I maialini, Amedeo

Maso Oberstangl, Lauregno

“Al maso non avevamo la scrofa, quindi niente maialini. Dovevamo andare a prenderli tutti gli anni in val d’Ultimo, alla fiera. Ci si andava d’inverno. Si partiva a piedi, mio padre ed io, quando ero ancora piccolo, avrò avuto 11 o 12 anni. Camminavamo in mezzo alla neve, per ore, attraverso il passo Castrin e poi giù, sull’altro lato delle Maddalene. Al ritorno era più dura, perché avevamo i maiali sulle spalle.

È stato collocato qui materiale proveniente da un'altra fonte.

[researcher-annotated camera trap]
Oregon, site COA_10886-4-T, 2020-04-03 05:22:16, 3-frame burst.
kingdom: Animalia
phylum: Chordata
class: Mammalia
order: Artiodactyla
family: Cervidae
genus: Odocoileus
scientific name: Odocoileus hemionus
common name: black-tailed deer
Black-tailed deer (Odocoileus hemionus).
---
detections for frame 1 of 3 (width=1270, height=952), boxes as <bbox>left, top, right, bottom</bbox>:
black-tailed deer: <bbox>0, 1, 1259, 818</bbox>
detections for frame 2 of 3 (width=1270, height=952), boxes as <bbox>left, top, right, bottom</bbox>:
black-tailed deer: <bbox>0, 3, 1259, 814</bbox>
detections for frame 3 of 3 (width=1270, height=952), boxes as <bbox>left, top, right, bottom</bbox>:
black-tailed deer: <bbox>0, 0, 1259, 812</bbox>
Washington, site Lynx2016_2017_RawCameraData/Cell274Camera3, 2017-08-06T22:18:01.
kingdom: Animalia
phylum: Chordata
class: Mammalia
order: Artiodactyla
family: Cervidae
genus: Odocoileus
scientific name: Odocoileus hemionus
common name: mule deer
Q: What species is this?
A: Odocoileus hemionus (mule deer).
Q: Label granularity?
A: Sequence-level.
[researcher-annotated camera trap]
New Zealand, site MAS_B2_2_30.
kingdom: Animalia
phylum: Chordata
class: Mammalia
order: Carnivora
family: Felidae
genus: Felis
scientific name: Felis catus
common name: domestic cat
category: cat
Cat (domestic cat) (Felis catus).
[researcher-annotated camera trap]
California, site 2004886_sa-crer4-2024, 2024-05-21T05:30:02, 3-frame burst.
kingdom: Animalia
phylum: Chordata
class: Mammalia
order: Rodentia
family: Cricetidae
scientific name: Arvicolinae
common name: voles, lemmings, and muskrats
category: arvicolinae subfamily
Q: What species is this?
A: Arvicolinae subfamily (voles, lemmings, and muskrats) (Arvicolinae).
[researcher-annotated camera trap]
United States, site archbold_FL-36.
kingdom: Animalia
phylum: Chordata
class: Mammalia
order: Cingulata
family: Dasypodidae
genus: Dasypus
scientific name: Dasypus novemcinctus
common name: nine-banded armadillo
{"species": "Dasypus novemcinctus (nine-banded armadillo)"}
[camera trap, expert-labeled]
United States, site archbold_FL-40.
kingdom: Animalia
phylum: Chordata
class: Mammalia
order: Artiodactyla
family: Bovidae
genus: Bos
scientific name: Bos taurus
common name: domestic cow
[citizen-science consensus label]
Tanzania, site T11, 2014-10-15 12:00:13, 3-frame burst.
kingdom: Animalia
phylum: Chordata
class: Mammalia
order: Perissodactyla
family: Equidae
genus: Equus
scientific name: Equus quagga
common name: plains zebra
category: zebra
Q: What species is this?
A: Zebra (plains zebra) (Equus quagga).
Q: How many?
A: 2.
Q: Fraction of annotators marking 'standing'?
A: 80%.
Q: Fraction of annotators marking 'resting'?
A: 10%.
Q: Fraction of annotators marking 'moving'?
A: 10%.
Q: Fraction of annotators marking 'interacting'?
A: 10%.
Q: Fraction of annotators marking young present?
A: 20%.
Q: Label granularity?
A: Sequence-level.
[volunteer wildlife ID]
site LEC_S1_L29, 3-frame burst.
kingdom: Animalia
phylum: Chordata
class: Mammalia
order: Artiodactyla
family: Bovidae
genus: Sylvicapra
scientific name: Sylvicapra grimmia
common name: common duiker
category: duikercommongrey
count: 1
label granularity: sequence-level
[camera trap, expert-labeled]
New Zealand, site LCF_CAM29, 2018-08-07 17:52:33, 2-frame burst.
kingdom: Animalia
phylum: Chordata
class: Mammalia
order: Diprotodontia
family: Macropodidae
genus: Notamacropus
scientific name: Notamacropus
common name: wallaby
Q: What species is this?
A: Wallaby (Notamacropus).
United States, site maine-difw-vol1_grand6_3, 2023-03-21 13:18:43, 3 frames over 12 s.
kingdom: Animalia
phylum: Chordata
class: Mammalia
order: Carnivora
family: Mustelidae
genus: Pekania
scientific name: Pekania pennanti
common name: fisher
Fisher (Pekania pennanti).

Ne compravamo sempre uno grande e uno più piccino. Quello piccolo lo portavo io, chiuso dentro un sacco di juta, di quelli che usavamo per le patate. Non era il massimo, perché succedeva sempre che dopo tutti quegli sballottamenti i maialini facessero i loro bisogni che regolarmente sentivi, caldi, scivolarti giù per la schiena. Intorno a Natale, dopo un anno passato a ingrassarli, quando pesavano sui 170 – 180 chili, li uccidevamo. Con quello che ne veniva si faceva di tutto. Il giorno prima mia mamma veniva da me e mi diceva: domani ammazziamo il porco e dovresti aiutarmi a tenere il pentolone per raccogliere il sangue. Mio fratello e le mie sorelle scappavano. Io ero il più grande e anche se non mi piaceva dovevo farlo per forza. Il mio compito era quello di trattenerne il più possibile, ma non ero molto bravo, ne rovesciavo sempre la metà. Il sangue lo si teneva, perché, come dicevo, del maiale non si buttava niente. Mia madre ci faceva i sanguinacci, i canederli al sangue e anche una cosa che oggi suona un po’ macabra ma che una volta si mangiava spesso: la blutkuchen, la torta di sangue”.